Терапевты, вероятно, могли бы помочь нам артикулировать и пережить феномен появления объективных вещей. Но после запрета терапии дубликаты предпочли не обсуждать вещи с родственниками. Невозможно объяснить, как это тревожит: вот ты возвращаешься домой после активации, дома все по-прежнему, там полно вещей – и в очень редких случаях некоторые из вещей могут быть настоящими. Кто знает, может быть, и дубликаты тоже в редких случаях могут быть настоящими (А. постоянно мне об этом напоминал: он настоящий, он не как мы). Но чтобы понять, обладаешь ли ты настоящей вещью, нужна колоссальная трата сил. Перетаскать домой множество

других дубликатов и показать им все вещи? Раздать вещи другим, а потом забрать назад, опросив каждого, как вели себя вещи в ваше отсутствие? Нет, не годится. Не то.

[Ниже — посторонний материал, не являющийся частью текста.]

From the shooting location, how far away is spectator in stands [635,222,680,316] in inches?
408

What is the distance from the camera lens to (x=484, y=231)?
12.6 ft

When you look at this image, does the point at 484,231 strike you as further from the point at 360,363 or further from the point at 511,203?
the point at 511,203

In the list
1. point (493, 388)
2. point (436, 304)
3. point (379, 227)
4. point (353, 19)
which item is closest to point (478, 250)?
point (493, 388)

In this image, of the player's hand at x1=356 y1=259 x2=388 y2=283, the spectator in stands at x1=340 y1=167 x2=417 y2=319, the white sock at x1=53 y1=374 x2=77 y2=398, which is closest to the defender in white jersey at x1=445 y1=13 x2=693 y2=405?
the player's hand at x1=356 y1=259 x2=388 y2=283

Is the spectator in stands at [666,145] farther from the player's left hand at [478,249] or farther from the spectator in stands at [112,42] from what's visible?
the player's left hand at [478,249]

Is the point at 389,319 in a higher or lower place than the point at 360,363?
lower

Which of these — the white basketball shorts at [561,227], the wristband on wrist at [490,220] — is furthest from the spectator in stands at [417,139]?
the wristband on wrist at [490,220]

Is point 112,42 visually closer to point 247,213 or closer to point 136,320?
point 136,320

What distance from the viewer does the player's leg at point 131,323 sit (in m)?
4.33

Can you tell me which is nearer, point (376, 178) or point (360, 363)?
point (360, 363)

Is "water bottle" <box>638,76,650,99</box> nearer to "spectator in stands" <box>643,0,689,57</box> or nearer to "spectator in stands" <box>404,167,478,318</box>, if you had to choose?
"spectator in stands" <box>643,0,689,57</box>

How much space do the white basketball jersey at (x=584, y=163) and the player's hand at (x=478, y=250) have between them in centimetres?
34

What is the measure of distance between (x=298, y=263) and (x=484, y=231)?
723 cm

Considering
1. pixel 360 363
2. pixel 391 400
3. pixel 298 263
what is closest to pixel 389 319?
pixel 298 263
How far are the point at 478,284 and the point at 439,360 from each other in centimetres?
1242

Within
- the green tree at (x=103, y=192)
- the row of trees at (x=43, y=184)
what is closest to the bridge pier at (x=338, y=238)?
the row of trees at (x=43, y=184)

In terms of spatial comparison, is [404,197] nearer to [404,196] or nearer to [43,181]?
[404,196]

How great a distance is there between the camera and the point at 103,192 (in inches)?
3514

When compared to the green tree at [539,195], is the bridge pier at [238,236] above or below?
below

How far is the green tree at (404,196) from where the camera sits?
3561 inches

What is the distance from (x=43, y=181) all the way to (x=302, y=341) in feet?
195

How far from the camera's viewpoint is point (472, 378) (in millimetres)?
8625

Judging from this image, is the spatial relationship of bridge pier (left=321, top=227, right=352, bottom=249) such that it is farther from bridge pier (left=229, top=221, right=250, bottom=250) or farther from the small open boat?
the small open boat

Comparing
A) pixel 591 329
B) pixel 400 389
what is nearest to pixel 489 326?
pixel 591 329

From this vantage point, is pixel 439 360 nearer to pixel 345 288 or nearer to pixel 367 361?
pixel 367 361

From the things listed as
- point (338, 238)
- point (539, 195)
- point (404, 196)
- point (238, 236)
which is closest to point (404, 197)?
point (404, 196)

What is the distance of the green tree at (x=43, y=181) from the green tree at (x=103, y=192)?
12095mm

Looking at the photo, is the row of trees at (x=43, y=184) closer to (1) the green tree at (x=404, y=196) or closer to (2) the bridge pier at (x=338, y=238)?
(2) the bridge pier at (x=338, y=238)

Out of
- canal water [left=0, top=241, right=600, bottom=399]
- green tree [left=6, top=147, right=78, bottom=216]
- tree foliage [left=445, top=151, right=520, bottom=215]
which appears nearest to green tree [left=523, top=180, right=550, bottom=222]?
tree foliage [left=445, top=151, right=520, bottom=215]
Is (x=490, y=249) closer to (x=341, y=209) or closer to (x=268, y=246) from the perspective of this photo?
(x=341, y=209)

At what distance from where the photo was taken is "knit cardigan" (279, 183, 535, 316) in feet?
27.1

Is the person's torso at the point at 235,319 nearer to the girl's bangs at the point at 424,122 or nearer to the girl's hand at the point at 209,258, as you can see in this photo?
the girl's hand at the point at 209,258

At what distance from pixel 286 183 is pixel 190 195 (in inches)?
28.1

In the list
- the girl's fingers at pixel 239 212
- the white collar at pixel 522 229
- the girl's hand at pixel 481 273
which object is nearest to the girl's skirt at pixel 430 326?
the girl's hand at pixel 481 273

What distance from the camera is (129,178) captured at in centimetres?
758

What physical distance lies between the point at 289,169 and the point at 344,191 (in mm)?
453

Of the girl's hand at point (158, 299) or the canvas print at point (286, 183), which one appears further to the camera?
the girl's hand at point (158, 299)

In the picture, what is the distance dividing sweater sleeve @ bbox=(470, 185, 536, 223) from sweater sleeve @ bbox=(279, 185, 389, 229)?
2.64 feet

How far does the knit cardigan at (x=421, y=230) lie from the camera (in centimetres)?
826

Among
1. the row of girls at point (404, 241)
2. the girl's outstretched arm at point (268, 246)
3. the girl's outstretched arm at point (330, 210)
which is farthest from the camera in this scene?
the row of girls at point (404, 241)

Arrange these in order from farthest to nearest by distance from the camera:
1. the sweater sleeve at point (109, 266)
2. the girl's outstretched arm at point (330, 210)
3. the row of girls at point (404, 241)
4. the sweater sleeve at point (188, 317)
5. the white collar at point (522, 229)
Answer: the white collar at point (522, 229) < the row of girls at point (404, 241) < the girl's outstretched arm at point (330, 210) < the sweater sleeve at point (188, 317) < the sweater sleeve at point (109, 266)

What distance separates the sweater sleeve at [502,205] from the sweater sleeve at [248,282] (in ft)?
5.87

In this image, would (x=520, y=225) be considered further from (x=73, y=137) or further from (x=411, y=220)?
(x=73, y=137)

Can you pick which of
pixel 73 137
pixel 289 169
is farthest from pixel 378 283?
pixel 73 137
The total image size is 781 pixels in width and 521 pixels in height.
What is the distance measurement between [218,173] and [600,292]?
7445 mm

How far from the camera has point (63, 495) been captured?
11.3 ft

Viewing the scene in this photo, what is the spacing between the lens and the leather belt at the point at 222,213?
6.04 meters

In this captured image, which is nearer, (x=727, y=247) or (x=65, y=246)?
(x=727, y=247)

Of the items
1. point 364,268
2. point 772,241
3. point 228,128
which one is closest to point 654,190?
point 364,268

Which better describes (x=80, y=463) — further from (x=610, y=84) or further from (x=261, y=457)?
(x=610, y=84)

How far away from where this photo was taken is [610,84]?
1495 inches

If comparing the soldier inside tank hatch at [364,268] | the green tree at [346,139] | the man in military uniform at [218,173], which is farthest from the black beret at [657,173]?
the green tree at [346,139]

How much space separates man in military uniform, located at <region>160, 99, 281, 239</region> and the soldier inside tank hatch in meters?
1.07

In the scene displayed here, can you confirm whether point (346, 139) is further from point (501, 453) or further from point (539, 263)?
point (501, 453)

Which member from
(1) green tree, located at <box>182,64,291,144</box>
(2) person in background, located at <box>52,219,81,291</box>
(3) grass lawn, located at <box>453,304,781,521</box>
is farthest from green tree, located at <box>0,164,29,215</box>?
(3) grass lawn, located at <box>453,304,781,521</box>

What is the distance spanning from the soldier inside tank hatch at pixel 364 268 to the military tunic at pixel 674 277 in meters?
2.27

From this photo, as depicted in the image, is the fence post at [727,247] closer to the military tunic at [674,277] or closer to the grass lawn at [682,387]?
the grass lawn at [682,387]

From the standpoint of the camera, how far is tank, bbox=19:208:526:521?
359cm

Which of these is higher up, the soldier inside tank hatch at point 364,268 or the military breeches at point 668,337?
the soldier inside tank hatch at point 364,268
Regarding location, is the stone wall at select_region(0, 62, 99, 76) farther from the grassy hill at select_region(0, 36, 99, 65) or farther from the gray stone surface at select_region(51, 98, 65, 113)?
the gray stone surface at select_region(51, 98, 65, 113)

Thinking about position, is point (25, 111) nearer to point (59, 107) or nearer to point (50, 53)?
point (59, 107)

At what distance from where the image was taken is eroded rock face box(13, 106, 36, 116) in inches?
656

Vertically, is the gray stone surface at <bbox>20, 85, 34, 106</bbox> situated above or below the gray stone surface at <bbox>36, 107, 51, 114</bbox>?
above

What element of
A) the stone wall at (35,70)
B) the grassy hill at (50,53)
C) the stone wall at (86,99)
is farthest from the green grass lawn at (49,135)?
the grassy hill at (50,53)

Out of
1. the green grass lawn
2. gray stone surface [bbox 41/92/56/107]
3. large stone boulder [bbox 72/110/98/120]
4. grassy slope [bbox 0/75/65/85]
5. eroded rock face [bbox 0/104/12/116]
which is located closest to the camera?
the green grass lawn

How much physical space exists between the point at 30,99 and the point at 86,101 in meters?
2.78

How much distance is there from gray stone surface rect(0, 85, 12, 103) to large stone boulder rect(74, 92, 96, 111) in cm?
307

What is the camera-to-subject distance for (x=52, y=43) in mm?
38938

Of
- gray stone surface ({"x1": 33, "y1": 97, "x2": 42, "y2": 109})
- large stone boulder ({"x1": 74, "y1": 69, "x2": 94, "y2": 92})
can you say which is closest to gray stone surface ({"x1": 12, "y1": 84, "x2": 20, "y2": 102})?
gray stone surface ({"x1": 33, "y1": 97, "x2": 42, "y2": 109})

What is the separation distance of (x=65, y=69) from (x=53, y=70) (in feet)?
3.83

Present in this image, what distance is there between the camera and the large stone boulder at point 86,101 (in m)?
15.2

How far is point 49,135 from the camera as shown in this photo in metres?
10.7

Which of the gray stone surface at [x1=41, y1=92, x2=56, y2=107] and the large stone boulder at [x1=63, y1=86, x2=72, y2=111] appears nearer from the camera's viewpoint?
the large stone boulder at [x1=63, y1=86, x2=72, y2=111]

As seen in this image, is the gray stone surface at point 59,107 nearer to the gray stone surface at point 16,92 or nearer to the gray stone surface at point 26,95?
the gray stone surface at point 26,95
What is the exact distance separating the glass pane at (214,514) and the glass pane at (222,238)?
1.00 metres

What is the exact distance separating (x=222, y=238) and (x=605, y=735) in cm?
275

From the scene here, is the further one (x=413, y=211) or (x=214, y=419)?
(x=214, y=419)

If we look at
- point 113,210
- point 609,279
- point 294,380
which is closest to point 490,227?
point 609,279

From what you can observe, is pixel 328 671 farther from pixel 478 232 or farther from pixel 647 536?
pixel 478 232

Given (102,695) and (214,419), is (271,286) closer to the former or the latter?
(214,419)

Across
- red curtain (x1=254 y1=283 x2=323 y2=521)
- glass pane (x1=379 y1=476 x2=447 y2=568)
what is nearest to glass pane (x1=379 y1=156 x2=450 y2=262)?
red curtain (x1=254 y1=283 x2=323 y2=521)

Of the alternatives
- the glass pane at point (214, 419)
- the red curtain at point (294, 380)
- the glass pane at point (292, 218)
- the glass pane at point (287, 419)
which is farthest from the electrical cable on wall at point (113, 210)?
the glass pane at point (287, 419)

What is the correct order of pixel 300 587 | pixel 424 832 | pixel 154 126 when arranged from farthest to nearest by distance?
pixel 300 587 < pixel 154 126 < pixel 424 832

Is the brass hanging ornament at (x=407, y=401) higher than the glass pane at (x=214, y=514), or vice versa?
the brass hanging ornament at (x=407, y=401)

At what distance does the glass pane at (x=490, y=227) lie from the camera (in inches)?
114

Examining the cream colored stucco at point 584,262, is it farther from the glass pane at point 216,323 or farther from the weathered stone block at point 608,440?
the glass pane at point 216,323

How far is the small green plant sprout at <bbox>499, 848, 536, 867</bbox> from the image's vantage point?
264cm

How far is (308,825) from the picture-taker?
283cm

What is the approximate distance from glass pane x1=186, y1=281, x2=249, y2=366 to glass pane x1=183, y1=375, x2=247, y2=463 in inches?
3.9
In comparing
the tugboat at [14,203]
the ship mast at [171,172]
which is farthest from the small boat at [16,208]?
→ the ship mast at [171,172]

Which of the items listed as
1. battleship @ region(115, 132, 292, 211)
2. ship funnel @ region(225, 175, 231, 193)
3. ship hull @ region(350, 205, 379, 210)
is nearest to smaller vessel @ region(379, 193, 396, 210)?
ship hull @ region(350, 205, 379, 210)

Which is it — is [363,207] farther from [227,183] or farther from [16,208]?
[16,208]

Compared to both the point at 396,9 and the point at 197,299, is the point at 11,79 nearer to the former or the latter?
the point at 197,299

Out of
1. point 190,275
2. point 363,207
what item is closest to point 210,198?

И именно здесь включается фактор нейрозомби – они эти вещи чуют, как собаки. Нейрозомби – наши трюфельные свинки. Объективные вещи сводят их с ума. Возможно, вещи являются квинтэссенцией бытийности и сознательности – и существа, этого лишенные, тянутся к ним, как к наркотику: для нейрозомби вещи буквально светятся, сияют. Часто нейрозомби даже грабили квартиры, где, как они чувствовали, хранится вещь – ее нестерпимое излучение проливалось сквозь стены: ведь стены и квартиры мнимые, цифровые, это просто данные. А вот вещи были чем-то большим, чем данные. Нейрозомби могли бы охотиться за нашими душами, если бы у нас были души (это вопрос), но они охотились за самоосознанием, за закупоренной в себе чистой бытийностью – поэтому их интересовали лишь вещи. А вещи были, если честно, довольно редкой штукой.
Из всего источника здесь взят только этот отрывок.